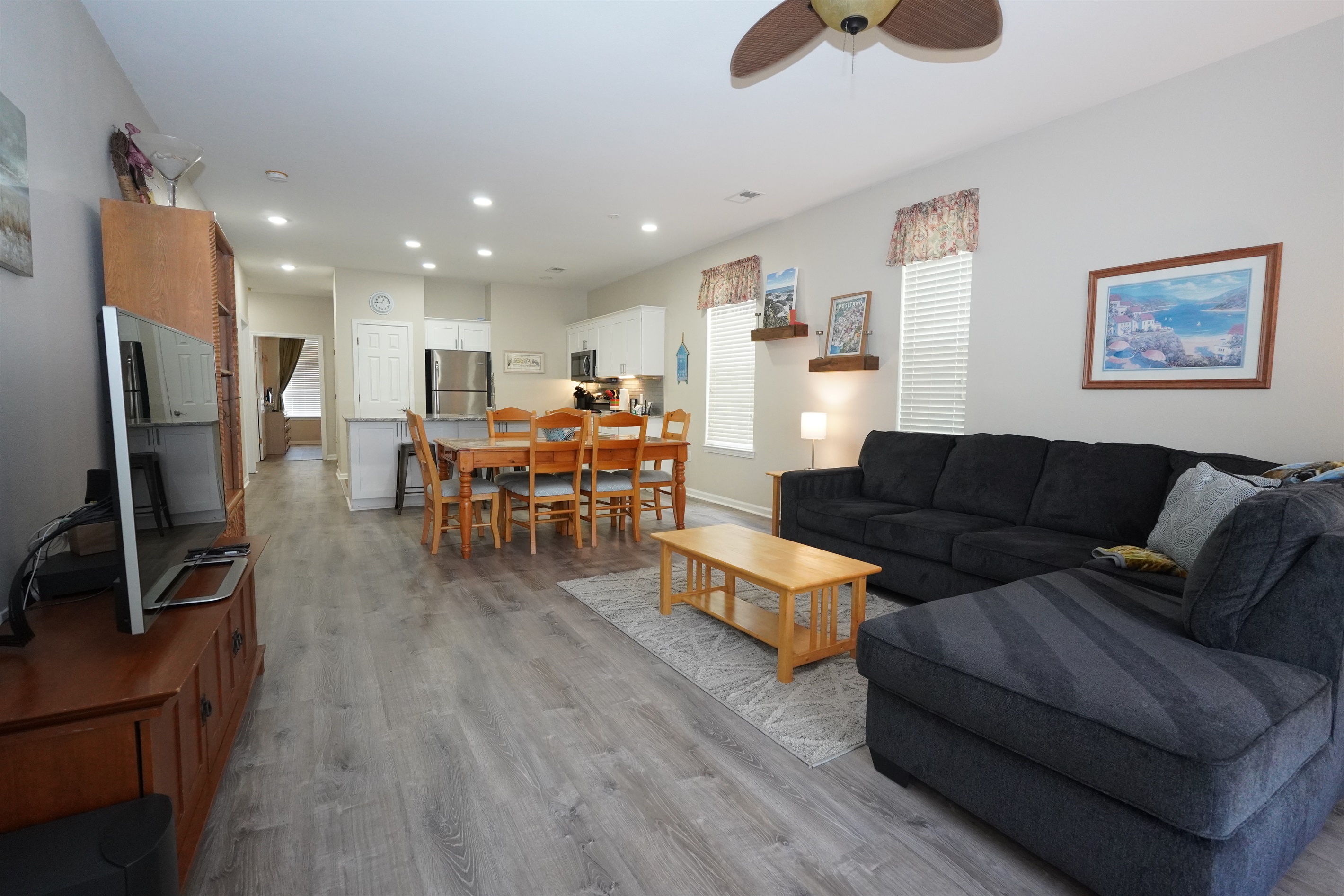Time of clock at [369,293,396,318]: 12:44
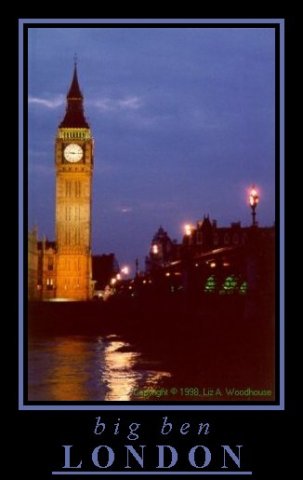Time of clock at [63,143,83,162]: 9:14
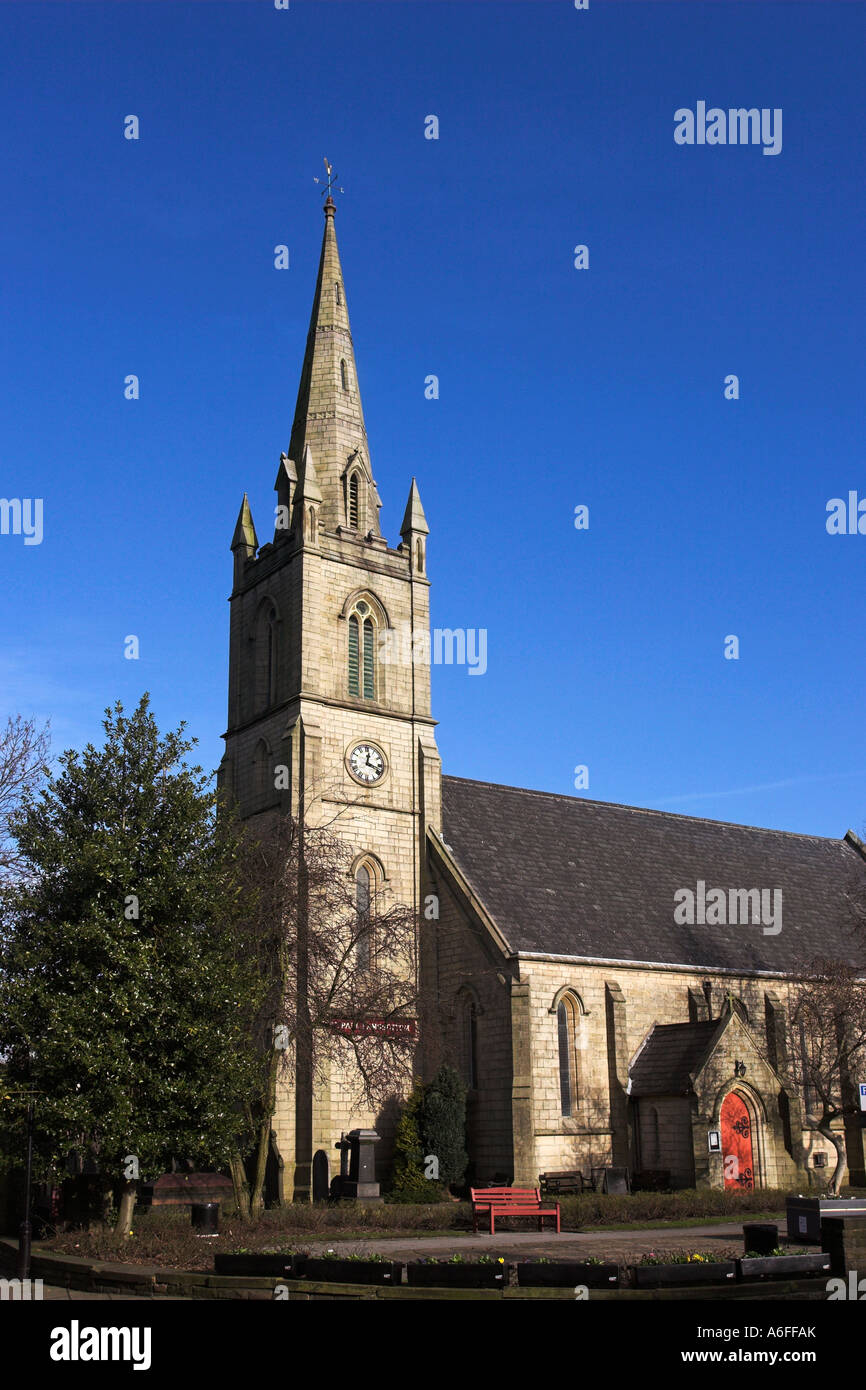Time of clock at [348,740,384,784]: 12:17
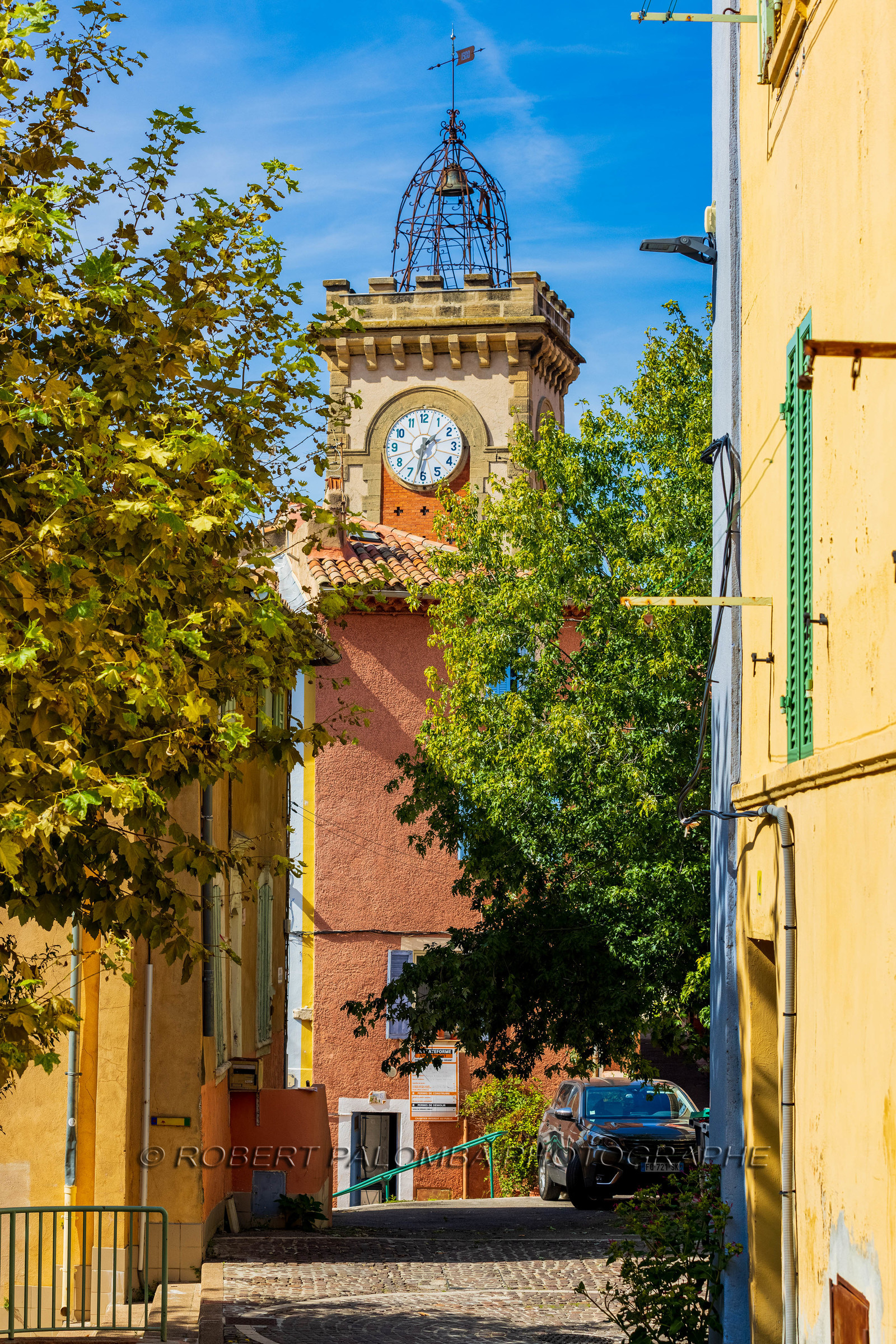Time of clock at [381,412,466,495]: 1:32
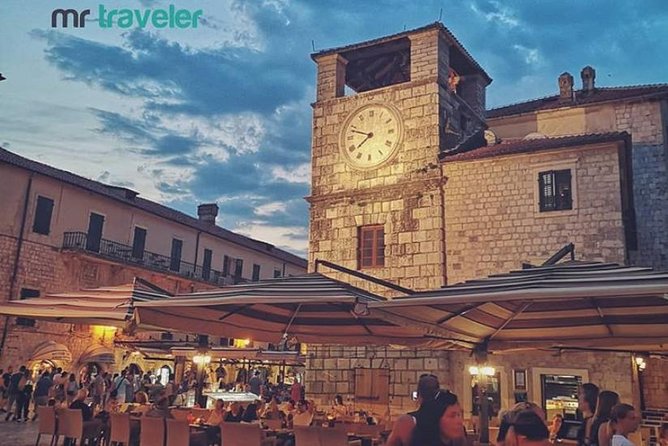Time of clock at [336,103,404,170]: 7:48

• _SHORT TASK_
Rewrite every line of the material with "clock" switched to "timepiece" and nothing else altered. Leave the pictures out of your answer.

• _FINISHED TASK_
Time of timepiece at [369,293,396,318]: 12:44
Time of timepiece at [63,143,83,162]: 9:14
Time of timepiece at [348,740,384,784]: 12:17
Time of timepiece at [381,412,466,495]: 1:32
Time of timepiece at [336,103,404,170]: 7:48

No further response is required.